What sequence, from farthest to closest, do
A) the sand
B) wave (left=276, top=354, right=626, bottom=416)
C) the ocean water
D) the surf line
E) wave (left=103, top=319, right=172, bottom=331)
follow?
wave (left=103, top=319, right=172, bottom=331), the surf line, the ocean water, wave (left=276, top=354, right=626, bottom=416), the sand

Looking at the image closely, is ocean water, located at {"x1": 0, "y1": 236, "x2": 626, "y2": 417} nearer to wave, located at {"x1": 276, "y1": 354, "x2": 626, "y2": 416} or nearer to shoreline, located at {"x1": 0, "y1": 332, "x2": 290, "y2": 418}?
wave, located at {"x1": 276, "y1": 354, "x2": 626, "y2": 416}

•••••

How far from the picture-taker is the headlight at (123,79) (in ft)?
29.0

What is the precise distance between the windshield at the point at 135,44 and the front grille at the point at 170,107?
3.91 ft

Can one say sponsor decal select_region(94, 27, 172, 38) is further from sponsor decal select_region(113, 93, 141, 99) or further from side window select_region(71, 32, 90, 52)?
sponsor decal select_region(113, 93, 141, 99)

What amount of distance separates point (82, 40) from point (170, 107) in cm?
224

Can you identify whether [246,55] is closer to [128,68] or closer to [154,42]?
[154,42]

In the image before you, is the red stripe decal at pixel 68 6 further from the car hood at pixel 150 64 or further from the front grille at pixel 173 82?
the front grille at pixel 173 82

•••••

▶ _任务要求_:
在上面的材料中找出所有含有“right”这个词的行，并把这些行一一照抄出来。查找时区分大小写。

▶ _回答_:
B) wave (left=276, top=354, right=626, bottom=416)
E) wave (left=103, top=319, right=172, bottom=331)
wave (left=103, top=319, right=172, bottom=331), the surf line, the ocean water, wave (left=276, top=354, right=626, bottom=416), the sand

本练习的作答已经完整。